====== Recorded information

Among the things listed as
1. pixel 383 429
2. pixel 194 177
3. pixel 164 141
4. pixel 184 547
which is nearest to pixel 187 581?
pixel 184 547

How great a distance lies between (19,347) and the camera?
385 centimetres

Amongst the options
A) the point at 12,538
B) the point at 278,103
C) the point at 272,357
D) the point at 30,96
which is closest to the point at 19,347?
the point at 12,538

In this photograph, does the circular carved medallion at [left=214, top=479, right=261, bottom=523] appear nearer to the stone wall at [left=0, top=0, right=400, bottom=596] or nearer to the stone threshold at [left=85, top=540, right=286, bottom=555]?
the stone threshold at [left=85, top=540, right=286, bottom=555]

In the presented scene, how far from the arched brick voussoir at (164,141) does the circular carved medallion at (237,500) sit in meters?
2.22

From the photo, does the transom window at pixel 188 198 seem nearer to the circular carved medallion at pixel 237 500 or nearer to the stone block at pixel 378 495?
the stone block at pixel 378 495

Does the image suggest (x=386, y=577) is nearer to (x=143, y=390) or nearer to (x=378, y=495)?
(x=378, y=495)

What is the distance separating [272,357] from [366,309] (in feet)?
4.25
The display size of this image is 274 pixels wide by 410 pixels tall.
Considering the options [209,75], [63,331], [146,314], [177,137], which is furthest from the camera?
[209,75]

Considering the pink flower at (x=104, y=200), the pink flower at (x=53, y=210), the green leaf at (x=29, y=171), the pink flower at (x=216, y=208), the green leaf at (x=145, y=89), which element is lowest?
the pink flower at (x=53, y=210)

============

* Set problem *
Could you swap "circular carved medallion" for "round carved rosette" everywhere it occurs in the records above and give the full set of records back with everything else unchanged?

* Task solution *
Among the things listed as
1. pixel 383 429
2. pixel 194 177
3. pixel 164 141
4. pixel 184 547
which is nearest to pixel 187 581?
pixel 184 547

How great a distance lies between (19,347) and the camera?
385 centimetres

Amongst the options
A) the point at 12,538
B) the point at 278,103
C) the point at 272,357
D) the point at 30,96
which is closest to the point at 19,347?
the point at 12,538

In this photograph, does the round carved rosette at [left=214, top=479, right=261, bottom=523] appear nearer to the stone wall at [left=0, top=0, right=400, bottom=596] or nearer to the stone threshold at [left=85, top=540, right=286, bottom=555]?
the stone threshold at [left=85, top=540, right=286, bottom=555]

In the presented scene, how far from the arched brick voussoir at (164,141) does the round carved rosette at (237,500) sit in meters?
2.22

From the photo, does the transom window at pixel 188 198 seem nearer to the round carved rosette at pixel 237 500 or nearer to the stone block at pixel 378 495?
the stone block at pixel 378 495

Does the image suggest (x=386, y=577) is nearer to (x=143, y=390) or nearer to (x=378, y=495)?
(x=378, y=495)

What is the distance separating [272,357] from [366,309] (in feet)?
4.25
The display size of this image is 274 pixels wide by 410 pixels tall.
Considering the options [209,75], [63,331], [146,314], [177,137], which is furthest from the camera?
[209,75]

Considering the pink flower at (x=104, y=200), the pink flower at (x=53, y=210), the green leaf at (x=29, y=171), the pink flower at (x=216, y=208), the green leaf at (x=145, y=89), which element is lowest?
the pink flower at (x=53, y=210)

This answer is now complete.